Well, I officially went back over my work and read it from start to finish yesterday. It was hard at first, because my mind was yelling at me that it had heard the sentences a hundred times before and it wanted something new. I could wallow in self-pity, thinking my work is worthless (which did cross my mind), but then I went to watch the Lord of the Rings with my friends (which makes it into my top five all time favorite films-I’ve watched them at least ten times each), but I couldn’t make it through the entire first one because I’d memorized every line. So how do we get through that boring repetitiveness we’re innately against?
Ringwraiths. When those ringwraiths pull out their swords, or even just show up all creepy, covered in mist, something inside of me clenches. And when they start towards poor Frodo… It’s scary. It’s painful. It’s universal. Even though, not many of us can say we’ve come face to face with a ringwraith, we all know too well what fear and pain is. For me, the real strength of a story is in those scenes that are packed full of well-delivered emotion. Those are the ones that will draw you in time and time again.

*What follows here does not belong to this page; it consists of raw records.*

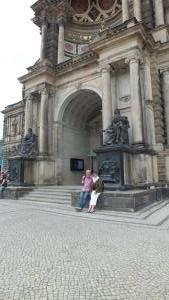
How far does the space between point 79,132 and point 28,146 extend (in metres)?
5.62

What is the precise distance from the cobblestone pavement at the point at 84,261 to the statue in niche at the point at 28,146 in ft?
34.4

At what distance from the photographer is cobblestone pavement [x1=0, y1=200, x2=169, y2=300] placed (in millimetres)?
2648

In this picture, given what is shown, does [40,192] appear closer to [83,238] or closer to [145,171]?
[145,171]

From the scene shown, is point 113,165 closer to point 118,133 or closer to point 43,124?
point 118,133

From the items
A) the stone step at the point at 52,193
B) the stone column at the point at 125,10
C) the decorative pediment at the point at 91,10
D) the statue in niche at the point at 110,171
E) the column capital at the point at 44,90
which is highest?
the decorative pediment at the point at 91,10

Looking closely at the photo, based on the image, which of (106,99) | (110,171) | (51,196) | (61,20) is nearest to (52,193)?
(51,196)

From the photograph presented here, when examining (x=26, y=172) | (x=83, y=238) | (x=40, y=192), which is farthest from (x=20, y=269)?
(x=26, y=172)

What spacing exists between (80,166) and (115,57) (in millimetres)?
9762

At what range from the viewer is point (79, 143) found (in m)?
20.8

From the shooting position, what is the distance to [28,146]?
664 inches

All it took was coming across one emotion packed decently written scene in my own work, and I was able to read from there on out without glancing away from the screen. The only problem is, sometimes, I get so drawn in that I forget what I’m doing: editing.
I had to divide it up between editing for content (ie: is that the right response? Would this character really want to go there? Is she really smart enough to figure that out? Is he really dumb enough to push that button?) and editing for grammar/typos (ie: “I don’t think he was shitting his wallet… that “I” should be a “U”). That being said, I don’t trust myself enough to catch every little mistake. I have a few fantastic friends (including my amazing father who corrects all the science part of my science fiction world) who have agreed to edit it for me. Hopefully that will work out, but the idea of paying a professional editor is still floating around in my mind as a strong possibility.